[START OF Listed entries]

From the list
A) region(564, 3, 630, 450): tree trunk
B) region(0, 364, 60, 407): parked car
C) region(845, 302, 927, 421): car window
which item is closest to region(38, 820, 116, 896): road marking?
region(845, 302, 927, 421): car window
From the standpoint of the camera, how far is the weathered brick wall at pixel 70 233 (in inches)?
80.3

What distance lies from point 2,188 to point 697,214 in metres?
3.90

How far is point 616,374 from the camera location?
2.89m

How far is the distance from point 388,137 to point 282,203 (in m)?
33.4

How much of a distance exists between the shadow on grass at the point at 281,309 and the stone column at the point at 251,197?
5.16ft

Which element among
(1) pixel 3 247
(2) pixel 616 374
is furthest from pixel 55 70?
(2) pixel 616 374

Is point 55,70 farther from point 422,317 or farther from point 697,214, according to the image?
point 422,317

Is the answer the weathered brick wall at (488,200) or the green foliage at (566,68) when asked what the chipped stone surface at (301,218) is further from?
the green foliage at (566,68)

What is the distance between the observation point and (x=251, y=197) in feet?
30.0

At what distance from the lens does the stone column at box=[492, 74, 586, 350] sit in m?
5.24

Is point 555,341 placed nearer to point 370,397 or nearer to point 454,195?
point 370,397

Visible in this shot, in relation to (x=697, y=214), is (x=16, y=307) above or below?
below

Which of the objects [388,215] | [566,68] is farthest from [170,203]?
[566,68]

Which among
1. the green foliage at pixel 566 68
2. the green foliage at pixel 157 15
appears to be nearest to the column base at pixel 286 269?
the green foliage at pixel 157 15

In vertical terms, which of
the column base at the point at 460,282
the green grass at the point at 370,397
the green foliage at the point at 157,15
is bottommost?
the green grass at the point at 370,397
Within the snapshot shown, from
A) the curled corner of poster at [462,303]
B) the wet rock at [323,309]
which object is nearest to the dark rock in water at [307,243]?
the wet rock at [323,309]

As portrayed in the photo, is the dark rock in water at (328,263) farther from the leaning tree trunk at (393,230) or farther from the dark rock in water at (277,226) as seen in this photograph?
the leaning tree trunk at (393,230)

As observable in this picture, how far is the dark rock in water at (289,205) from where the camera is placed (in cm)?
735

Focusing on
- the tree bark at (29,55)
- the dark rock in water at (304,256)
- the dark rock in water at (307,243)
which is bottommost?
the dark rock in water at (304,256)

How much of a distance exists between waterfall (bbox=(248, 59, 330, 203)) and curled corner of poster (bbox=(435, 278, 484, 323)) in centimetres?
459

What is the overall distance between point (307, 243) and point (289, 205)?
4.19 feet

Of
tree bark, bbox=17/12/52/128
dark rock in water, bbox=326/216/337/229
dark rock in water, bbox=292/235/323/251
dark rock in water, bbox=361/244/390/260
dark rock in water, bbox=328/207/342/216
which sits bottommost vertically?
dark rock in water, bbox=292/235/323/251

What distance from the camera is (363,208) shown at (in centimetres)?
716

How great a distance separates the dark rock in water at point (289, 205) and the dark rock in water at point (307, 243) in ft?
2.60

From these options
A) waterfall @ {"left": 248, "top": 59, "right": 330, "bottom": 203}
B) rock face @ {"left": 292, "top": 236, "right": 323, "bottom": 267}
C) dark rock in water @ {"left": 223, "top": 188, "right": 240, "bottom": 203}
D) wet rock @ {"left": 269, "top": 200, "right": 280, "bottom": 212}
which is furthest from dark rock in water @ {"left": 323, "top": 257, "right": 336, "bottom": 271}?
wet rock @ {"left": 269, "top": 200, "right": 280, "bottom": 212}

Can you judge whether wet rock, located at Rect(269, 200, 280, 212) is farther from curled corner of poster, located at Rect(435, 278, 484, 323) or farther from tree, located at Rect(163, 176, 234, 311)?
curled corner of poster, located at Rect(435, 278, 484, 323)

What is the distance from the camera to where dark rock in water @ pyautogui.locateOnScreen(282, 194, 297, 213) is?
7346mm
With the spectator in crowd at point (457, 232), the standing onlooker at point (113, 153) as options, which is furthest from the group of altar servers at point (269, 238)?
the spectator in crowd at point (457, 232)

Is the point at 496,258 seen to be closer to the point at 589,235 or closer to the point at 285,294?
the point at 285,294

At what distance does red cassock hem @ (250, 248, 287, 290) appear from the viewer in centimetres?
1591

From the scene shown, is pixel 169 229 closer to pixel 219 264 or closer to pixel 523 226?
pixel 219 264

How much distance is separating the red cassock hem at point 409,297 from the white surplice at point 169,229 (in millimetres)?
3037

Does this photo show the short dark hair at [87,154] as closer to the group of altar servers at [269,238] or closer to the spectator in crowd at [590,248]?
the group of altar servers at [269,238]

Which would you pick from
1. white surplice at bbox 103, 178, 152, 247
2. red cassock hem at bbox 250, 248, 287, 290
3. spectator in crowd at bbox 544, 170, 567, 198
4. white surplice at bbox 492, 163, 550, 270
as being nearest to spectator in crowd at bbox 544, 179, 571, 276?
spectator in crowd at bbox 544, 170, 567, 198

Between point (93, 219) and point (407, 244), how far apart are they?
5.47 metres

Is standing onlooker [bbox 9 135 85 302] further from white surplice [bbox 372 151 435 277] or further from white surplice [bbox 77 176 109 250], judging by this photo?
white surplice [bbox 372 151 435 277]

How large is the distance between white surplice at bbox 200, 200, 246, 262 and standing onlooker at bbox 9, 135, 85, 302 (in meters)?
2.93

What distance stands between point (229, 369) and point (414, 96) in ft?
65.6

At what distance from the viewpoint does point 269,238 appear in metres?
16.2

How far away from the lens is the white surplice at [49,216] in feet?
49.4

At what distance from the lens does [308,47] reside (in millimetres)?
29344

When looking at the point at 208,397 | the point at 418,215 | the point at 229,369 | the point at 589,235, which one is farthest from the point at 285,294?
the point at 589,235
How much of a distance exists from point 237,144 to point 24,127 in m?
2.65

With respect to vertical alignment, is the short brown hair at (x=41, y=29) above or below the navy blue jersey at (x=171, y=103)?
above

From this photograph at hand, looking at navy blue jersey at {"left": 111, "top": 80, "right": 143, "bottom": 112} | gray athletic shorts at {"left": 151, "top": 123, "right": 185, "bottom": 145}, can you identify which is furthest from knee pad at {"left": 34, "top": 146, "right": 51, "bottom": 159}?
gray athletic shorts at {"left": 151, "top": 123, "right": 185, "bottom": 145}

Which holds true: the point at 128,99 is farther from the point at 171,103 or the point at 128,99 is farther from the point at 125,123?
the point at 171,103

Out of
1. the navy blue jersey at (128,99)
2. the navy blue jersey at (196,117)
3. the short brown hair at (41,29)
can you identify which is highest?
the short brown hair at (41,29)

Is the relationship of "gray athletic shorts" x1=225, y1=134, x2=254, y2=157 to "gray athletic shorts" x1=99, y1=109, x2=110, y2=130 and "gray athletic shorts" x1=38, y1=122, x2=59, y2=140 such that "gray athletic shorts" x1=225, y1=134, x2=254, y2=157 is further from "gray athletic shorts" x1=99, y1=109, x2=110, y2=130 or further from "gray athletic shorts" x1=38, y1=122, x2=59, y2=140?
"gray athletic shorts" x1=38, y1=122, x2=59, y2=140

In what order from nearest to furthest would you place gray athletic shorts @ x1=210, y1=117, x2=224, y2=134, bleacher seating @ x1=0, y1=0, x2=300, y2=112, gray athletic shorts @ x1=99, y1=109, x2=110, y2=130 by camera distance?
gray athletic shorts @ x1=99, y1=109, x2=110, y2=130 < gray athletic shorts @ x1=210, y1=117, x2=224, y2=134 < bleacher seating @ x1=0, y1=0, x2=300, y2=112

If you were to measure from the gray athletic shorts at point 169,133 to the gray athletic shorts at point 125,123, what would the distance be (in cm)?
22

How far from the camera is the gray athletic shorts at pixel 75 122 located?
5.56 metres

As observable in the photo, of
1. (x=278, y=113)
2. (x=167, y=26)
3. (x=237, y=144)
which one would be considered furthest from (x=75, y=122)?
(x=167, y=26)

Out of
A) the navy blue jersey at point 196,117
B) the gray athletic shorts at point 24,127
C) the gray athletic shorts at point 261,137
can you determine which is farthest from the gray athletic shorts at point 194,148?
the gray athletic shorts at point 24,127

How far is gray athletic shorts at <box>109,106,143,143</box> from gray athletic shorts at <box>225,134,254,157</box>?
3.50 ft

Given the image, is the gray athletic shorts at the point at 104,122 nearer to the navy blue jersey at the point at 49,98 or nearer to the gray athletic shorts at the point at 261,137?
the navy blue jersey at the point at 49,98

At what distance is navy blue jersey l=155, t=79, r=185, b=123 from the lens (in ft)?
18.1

[END OF Listed entries]

* [Short exercise]: In the entries above, find the line containing "If you were". Set down that line and every line after it through the last one, exactly and alone.

* [Solution to this task]:
If you were to measure from the gray athletic shorts at point 169,133 to the gray athletic shorts at point 125,123, what would the distance be (in cm)?
22

How far from the camera is the gray athletic shorts at pixel 75 122 located?
5.56 metres

As observable in the photo, of
1. (x=278, y=113)
2. (x=167, y=26)
3. (x=237, y=144)
which one would be considered furthest from (x=75, y=122)?
(x=167, y=26)

Out of
A) the navy blue jersey at point 196,117
B) the gray athletic shorts at point 24,127
C) the gray athletic shorts at point 261,137
can you determine which is farthest from the gray athletic shorts at point 194,148?
the gray athletic shorts at point 24,127

How far is gray athletic shorts at <box>109,106,143,143</box> from gray athletic shorts at <box>225,134,254,157</box>?
3.50 ft

Given the image, is the gray athletic shorts at the point at 104,122 nearer to the navy blue jersey at the point at 49,98 or nearer to the gray athletic shorts at the point at 261,137?
the navy blue jersey at the point at 49,98

At what distance is navy blue jersey l=155, t=79, r=185, b=123 from the lens (in ft)?
18.1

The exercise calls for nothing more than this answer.